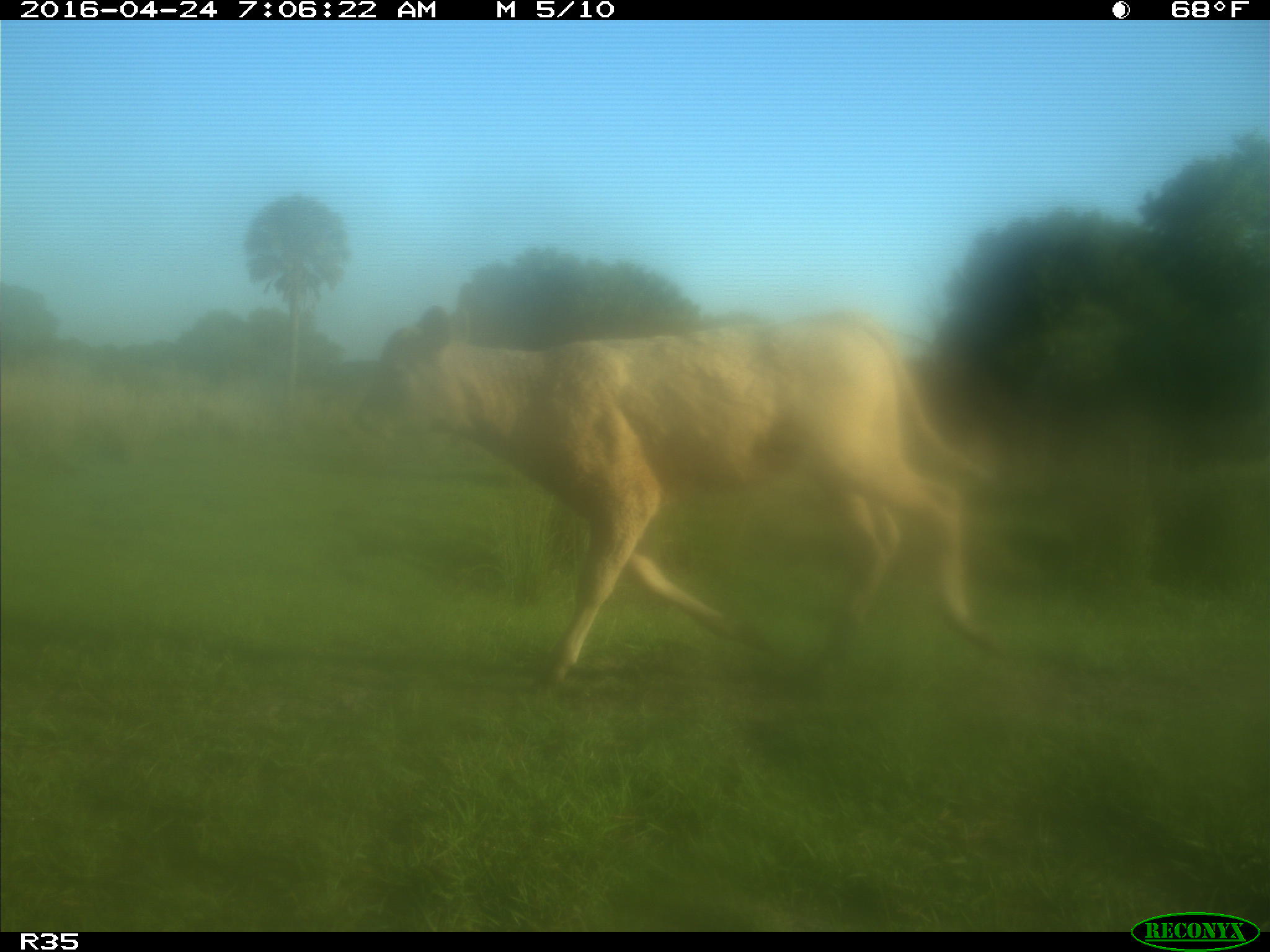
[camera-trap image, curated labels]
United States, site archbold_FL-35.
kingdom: Animalia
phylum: Chordata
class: Mammalia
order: Artiodactyla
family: Bovidae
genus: Bos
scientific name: Bos taurus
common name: domestic cow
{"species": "Bos taurus (domestic cow)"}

*Instructions to follow*: Omit each image and transcribe the remaining records word for word.

*Reply to the exercise*:
[camera-trap image, curated labels]
United States, site archbold_FL-35.
kingdom: Animalia
phylum: Chordata
class: Mammalia
order: Artiodactyla
family: Bovidae
genus: Bos
scientific name: Bos taurus
common name: domestic cow
{"species": "Bos taurus (domestic cow)"}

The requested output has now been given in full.